Friday, February 10, 2012

Between bias and prejudice

I don't like African priests.

I say that not because it's important or has any influence on the world at all --unlike the rest of Ex Cathedra's rants, which are, as we know, culture-transformative-- but because it's an example of the bind we get in when we take our absolutizing moral cues from the State-as-Church, that any kind of discrimination, prejudice, bias and bigotry is The Fundamental Moral Evil.

I have known, usually by living with in community, only four or five African priests.  Of course, I never knew them in their native habitat, only as foreign visitors. Having lived in a foreign country, I know that it re-shapes how you can present and express yourself. Nevertheless. In general I found them narcissistic, grandiose, manipulative and irresponsible...all in all, rather sociopathic.

So, on another blog, where a Dominican student-brother (priest-to-be) from Africa has been holding forth, I quickly developed an antipathy toward his blogger-persona. He is actually not too smart --there are in fact dumb Dominicans. I also find that he plays on his exotic origin to try to bluff Europeans into letting that pass. One of his regular ploys is to start out by agreeing, then wind up telling you that while there's truth in what you say, it's not really very nice and Christian and so we can ignore it.

His latest post attempts to shift partial responsibility for the Rwanda genocide onto some kind of flawed or sinful element in the European missionaries' message. Somehow because Christianity was introduced along with "colonialism", this explains part of the grotesque failure of that society's Christians, including its nuns and clergy. When I pointed out that he was chasing a rainbow, that Christianity hardly ever arrives in some kind of pure ideal form and that other Christian peoples, peoples evangelized for over a thousand and a half years, still regularly went to war with each other, and that the problem was most likely that Rwandans were humans, not badly evangelized victims...he did his schtick. Though there was truth in what I said, yet parts of the missionary's work was (unspecifiedly) sinful and that since traumatized Rwandans read his blog "we" must be very sensitive in what we say...
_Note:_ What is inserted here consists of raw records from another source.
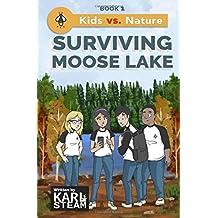 Surviving Moose Lake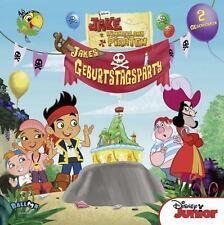 Disney - Jake und die Nimmerland Piraten - Jakes Geburtstagsparty: 2 Geschichten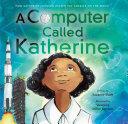 A Computer Called Katherine Pdf/ePub eBook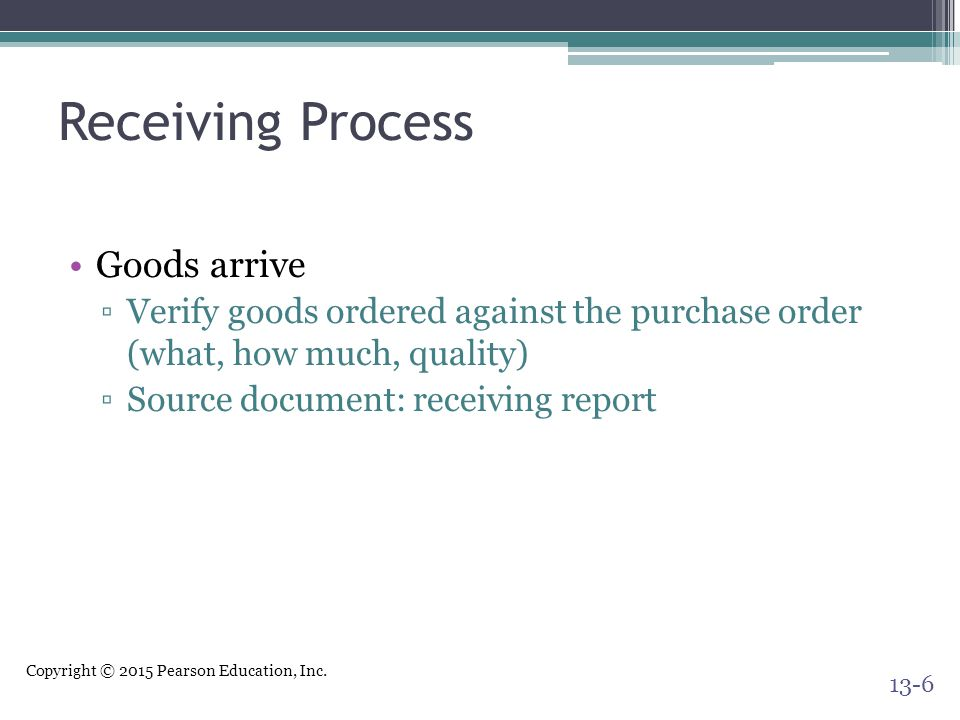 Receiving Process Goods arrive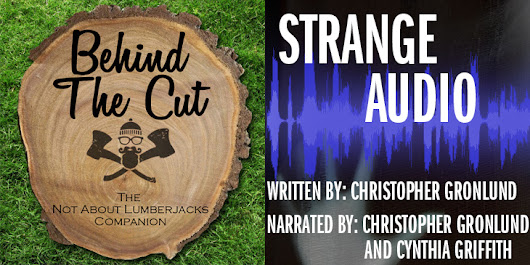 Behind the Cut – Episode 13: Strange Audio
This is a tiny example, but if you have a regular, common, experience of certain types of people (and people do come in types, otherwise there would be no such thing as culture), it would be odd not to develop both an attitude and an expectation. A Heideggerian fore-having, fore-seeing and fore-conception, if you will. But if you are still willing to change your mind based on new experience, though, then you can be both biased and prejudiced but not bigoted!

I feel so much better having written this. I'm sure you do, too.

1 comment:

Leah said...

Rant away, it helps us to have you give voice to our vices.